Tuesday, February 26, 2013

What Is Knowledge?

I'm working a on stand-alone page with this title. This morning's post is a preliminary sketch of it. Comments, questions, and criticisms are welcome.

In my seminars I present three mutually reinforcing definitions of knowledge.

1. Knowledge is justified, true belief. It is not enough that you believe something; what you believe also has to be true. And it is not enough that you happen to hold a true belief if that belief is based on a mere prejudice. You must have a good reason to believe, a justification. Finally, do note that it is not enough that something be true and justified; you must also believe it. That's not actually a trivial point; many scholars today are coming to the cynical realization that speaking their minds may not be the best way to advance their careers. They would be better off, they think, saying entirely orthodox, reliably publishable things. However strategically wise that may be, it is important to me to emphasize that, lacking belief, such writers are not writing down what they know. That aside, they may be behaving in a perfectly rational manner.

The problem with this definition, in any case, is that it construes knowledge as some exalted "state of mind". One might think the goal is simply to get into that state and stay there. The second definition, while it does not reject the first, is intended to introduce a more social and dynamic atmosphere.

2. Knowledge is the ability to hold your own in a conversation with other knowledgeable people. These other people are your peers and it is no particular mystery who they are or what they know. There is no circularity here because, in academic life, they are given in advance of your own knowledge project. After much study, you know something when you can have sustained intellectual discussion about it with them. This doesn't have to mean they already knew what you have learned (although many of the things you come to know are known by others before you). It just means that you don't know until you can talk to them about it. Moreover, you may know (as proven by your ability to converse) without causing them to know. You may fail to persuade them.

The last definition is intended to get us squarely into the problem of writing.

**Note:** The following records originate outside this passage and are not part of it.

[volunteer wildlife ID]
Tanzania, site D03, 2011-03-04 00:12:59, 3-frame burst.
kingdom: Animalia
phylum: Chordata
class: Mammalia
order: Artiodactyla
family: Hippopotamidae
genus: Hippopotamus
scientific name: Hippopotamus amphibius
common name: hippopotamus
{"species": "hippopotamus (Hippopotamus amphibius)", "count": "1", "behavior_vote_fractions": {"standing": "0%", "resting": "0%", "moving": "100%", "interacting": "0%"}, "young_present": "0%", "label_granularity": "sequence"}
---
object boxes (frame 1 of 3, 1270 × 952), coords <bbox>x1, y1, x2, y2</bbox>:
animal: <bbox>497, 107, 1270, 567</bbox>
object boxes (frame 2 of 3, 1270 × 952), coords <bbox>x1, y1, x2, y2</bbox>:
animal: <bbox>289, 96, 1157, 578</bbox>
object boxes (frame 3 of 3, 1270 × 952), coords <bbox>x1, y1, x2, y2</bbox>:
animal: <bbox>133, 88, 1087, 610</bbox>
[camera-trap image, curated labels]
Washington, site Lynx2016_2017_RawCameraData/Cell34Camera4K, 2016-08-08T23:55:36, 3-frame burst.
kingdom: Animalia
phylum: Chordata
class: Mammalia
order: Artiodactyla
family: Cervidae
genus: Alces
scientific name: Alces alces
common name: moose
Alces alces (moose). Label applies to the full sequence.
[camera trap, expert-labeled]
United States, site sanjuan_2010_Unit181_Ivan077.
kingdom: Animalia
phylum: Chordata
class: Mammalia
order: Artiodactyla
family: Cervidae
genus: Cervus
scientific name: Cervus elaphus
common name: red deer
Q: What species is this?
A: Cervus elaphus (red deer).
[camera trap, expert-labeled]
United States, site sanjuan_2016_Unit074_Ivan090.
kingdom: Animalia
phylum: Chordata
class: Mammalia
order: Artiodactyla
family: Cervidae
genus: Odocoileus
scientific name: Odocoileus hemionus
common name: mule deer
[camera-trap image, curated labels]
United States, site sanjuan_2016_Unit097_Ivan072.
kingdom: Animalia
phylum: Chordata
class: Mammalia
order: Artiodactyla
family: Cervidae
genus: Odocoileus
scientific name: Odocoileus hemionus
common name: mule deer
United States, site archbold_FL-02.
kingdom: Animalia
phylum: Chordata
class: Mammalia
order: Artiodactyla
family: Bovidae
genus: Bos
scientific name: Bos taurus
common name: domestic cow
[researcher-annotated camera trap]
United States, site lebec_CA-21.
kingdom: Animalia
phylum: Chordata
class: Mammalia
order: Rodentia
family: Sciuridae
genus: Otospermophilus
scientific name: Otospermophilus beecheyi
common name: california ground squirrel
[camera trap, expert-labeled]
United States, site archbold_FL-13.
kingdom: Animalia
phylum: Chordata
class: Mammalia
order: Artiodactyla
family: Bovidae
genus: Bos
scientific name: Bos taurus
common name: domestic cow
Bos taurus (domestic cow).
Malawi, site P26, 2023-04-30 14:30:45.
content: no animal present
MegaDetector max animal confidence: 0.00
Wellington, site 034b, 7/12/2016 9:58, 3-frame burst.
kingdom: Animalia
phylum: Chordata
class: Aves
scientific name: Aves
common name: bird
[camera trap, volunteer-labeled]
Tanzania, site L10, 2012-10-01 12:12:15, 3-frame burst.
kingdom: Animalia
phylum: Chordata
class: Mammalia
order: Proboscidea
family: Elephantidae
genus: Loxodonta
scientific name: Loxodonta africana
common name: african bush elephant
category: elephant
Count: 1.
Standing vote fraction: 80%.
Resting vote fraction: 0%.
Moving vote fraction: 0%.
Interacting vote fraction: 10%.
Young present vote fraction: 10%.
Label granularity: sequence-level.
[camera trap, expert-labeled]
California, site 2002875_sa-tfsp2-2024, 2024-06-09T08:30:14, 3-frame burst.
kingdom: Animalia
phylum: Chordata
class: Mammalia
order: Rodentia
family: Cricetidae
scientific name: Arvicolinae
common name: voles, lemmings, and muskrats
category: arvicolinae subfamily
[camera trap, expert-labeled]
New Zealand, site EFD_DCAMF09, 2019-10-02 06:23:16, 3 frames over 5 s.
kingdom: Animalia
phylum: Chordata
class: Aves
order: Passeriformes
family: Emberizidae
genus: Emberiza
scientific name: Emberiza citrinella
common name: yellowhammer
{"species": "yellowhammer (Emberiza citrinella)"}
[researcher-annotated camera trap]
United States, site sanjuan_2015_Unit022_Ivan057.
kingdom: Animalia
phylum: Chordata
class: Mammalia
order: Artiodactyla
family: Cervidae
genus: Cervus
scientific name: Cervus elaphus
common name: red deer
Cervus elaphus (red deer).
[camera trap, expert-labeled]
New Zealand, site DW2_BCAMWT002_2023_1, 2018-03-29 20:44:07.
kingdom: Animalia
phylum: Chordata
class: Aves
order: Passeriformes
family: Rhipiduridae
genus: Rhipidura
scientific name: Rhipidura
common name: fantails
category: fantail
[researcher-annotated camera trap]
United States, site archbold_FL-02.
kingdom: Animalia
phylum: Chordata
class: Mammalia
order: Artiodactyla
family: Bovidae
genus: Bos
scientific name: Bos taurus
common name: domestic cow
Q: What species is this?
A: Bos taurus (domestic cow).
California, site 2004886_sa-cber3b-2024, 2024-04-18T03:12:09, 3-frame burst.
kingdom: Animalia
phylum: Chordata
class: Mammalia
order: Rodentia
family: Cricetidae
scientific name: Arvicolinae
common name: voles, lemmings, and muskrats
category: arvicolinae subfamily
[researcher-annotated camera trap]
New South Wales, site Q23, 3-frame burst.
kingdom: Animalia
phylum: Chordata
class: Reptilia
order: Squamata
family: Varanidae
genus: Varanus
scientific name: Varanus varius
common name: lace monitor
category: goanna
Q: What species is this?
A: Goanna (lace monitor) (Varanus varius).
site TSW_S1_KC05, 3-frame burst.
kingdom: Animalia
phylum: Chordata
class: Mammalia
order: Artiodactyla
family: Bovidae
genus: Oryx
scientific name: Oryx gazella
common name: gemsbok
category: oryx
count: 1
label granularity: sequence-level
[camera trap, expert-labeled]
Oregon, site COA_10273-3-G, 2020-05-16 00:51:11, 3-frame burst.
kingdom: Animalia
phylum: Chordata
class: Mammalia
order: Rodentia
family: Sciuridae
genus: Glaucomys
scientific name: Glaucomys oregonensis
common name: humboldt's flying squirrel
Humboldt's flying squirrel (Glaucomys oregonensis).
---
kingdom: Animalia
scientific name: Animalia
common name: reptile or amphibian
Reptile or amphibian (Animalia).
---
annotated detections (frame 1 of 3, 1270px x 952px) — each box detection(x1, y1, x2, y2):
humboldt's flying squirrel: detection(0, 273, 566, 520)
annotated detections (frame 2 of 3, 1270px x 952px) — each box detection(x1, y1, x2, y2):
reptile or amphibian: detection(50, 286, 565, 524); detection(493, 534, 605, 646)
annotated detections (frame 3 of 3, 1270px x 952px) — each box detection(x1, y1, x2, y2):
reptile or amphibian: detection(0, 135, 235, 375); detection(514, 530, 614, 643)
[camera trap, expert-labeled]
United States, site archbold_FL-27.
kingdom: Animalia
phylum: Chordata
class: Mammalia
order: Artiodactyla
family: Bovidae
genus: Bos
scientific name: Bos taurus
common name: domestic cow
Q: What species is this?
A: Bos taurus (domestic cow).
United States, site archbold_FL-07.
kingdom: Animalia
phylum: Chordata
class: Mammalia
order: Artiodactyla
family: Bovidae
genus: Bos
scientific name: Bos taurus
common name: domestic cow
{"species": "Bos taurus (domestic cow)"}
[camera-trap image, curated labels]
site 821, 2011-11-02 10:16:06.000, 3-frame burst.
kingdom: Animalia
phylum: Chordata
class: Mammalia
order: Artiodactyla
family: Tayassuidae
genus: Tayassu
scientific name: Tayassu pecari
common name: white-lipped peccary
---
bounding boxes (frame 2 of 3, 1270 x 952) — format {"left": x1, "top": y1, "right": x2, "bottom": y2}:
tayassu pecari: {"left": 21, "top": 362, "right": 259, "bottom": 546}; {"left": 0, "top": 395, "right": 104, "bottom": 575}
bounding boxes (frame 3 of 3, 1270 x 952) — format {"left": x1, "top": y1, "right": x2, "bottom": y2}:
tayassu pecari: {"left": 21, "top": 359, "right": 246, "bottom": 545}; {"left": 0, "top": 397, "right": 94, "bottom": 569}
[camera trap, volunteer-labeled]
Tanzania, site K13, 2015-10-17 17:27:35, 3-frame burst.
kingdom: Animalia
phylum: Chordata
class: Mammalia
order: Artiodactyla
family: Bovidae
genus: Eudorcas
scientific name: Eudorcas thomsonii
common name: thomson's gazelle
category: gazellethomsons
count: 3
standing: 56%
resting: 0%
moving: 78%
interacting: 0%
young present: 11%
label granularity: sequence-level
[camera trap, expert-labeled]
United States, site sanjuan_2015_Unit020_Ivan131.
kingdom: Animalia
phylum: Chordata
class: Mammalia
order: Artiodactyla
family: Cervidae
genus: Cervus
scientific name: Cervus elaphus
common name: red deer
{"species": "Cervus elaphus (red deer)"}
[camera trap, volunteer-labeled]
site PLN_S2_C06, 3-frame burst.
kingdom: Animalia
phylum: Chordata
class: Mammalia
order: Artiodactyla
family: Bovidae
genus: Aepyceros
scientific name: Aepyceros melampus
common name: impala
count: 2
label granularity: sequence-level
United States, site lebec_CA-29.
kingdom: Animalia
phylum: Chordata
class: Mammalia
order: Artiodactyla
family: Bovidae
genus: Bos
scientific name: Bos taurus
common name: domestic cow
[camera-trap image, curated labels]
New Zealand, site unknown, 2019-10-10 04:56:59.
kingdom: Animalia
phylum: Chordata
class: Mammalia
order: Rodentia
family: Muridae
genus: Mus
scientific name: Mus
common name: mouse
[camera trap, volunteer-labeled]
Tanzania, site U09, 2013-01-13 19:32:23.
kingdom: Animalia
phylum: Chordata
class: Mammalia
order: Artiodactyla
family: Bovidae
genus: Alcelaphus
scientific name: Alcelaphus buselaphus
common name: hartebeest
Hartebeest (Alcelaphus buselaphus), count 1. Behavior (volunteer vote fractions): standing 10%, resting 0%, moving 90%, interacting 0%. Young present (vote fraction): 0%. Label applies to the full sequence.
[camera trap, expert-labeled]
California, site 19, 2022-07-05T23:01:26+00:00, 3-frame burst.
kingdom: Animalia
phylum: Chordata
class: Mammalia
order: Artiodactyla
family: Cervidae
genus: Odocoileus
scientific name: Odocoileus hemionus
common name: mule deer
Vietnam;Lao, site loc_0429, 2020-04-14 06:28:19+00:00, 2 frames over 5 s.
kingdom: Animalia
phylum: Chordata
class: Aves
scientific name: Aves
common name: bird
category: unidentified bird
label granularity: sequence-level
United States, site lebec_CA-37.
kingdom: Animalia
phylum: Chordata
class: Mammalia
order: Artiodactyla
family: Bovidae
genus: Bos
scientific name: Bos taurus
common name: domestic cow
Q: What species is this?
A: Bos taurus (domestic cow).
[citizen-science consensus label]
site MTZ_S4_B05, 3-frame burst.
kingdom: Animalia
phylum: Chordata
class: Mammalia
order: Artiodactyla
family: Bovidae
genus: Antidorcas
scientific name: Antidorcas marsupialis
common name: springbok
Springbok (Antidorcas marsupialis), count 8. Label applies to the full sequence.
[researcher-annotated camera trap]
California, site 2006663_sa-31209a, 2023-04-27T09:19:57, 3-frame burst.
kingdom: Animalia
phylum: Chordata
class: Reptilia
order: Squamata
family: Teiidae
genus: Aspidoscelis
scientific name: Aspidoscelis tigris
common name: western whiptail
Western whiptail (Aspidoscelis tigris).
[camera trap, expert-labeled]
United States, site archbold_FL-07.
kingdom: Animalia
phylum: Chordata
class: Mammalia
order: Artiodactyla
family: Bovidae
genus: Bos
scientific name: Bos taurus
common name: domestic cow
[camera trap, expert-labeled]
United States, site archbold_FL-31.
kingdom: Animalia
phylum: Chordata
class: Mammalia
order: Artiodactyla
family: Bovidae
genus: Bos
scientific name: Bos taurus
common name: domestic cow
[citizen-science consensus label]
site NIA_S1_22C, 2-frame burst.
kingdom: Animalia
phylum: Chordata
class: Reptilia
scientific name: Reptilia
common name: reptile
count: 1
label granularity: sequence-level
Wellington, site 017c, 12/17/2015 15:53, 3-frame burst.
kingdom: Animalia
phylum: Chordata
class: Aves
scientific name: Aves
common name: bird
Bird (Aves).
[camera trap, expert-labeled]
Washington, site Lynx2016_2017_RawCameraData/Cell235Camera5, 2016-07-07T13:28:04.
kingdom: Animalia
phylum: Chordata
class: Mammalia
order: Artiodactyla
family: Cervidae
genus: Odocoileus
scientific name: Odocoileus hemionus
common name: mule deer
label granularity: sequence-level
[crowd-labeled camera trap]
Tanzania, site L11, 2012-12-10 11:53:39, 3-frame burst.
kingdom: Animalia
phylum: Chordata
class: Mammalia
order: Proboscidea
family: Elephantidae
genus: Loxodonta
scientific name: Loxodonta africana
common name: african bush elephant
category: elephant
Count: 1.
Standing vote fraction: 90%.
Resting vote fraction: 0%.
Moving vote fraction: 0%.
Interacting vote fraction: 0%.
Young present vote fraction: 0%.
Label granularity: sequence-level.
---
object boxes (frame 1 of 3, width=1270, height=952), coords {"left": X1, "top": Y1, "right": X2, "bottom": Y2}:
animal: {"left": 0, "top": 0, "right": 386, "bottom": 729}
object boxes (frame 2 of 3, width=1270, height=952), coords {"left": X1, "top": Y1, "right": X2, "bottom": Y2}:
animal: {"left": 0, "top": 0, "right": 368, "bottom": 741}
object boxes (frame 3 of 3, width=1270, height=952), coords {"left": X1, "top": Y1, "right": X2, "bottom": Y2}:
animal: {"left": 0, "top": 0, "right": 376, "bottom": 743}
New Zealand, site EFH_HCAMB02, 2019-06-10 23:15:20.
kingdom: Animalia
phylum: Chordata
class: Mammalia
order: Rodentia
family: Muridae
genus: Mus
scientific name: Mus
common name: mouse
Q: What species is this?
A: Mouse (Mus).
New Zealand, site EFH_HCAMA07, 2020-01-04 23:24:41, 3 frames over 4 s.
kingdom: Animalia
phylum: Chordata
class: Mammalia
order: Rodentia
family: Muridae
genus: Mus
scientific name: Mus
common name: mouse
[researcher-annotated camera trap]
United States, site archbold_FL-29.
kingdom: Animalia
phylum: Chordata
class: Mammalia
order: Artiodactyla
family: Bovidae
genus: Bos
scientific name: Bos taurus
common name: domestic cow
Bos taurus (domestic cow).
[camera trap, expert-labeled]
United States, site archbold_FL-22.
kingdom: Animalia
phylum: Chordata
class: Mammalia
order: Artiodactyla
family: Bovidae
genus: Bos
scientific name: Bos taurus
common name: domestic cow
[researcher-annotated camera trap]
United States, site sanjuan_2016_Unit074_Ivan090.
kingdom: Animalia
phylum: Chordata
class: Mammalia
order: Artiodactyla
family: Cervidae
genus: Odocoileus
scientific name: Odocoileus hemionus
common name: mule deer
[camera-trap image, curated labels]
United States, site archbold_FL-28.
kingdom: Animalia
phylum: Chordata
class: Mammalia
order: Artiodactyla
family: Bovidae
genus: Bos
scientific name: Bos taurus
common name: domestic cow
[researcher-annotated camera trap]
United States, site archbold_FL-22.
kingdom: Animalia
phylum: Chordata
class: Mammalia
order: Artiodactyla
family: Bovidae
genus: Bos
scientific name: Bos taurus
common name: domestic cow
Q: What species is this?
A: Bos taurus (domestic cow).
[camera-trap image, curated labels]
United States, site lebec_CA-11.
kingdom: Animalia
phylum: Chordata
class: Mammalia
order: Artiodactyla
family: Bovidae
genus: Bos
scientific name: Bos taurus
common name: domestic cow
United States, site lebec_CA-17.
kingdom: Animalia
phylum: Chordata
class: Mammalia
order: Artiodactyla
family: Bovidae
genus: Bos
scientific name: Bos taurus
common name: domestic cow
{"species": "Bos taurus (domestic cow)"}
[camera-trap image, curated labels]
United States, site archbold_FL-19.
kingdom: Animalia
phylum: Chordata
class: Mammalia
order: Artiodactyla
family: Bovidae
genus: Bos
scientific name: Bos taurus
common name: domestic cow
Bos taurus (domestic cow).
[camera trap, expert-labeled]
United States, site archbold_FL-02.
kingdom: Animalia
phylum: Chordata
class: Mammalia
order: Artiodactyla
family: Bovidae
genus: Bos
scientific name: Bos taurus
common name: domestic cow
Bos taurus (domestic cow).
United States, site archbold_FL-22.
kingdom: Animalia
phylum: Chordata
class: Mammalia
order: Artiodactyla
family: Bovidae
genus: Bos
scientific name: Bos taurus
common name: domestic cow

3. Knowledge is the ability to compose a coherent prose paragraph in 27 minutes. A paragraph is at least six sentences and at most two-hundred words long. It makes a single well-defined claim and offers support for it. You know something if working for 27 minutes at composing such a paragraph is a meaningful activity for you. (27 minutes is a rough, ballpark figure that usefully divides the hour into two half hours including a 3-minute break. Some people know how to write 18 and even 13 minute paragraphs. Some people need longer, but I recommend training yourself to be able to do it in 27, from both a quality and quantity point of view.)

This post isn't quite a paragraph (and isn't quite three paragraphs either) but it does suggest something of what I'm talking about. My claim to know what knowledge is depends, minimally, on my ability to write a paragraph that identifies and describes the three aspects I've just mentioned. Even better, I claim to have the ability to write three full paragraphs in about an hour and a half, one for each definition. I could also converse intelligently about what knowledge is with any number of knowledgeable peers, including, even, professional philosophers, although here I think my knowledge would begin to run into its limits, as is only fitting.

How much and how well we know something will be shown in our mastery of specific discourses. There is no simple shame in ignorance. But to think one knows something, when one is unable to converse about it or write about it, is a bit, to my mind, foolish. Conversely, to think one does not know something one has not talked about with anyone, and has not tried to write down, is not humble but vain. One has avoided knowing that one does not know.

The regular habit of writing down what you know will help you distinguish what you know from what you don't know. It will also help you better understand what knowledge is.

2 comments:

fjb said...

In the spirit of friendly amendment: In the first of your three definitions of knowledge, it isn't clear to me in what sense you mean that "cynical" writers may be writing or publishing things that they do not believe. Is it that that they are actually writing things that they either take to be false or are just agnostic about (but that will be "acceptable"); or that they are writing down things that they believe, in the minimal sense of holding them to be true, but do not "believe in" (i.e. believe to be important, interesting, and genuinely worth asserting as well as true)? This dichotomy might be too simple, but it looks to me as though there's a slide in your expression of this point - perhaps as a result of associations between "justified, true belief" as an account of knowledge and a relatively "thin" understanding of what counts as believing something.

Thomas said...

I agree that there's some conceptual slippage there. What I like in the JTB definition is that it gives you three questions to ask when trying to pick something to write down:

Is it true?
Is it justified?
Do I believe it?

Now, we might say: "If I didn't think it was true I wouldn't believe it, would I? So those are the same issue."

My point here is just that there is temptation to write things that are "true" but not really among your beliefs. (We can imagine someone who knows he should believe something but just can't bring himself to. I'm like this about a number of things.)

There is also a temptation to write falsehoods that can be justified. Sticking to things you actually believe, i.e., beliefs you hold (and I suppose, yes, that this means think they are important in some sense) will keep you working near core of your strength, which will keep you balanced.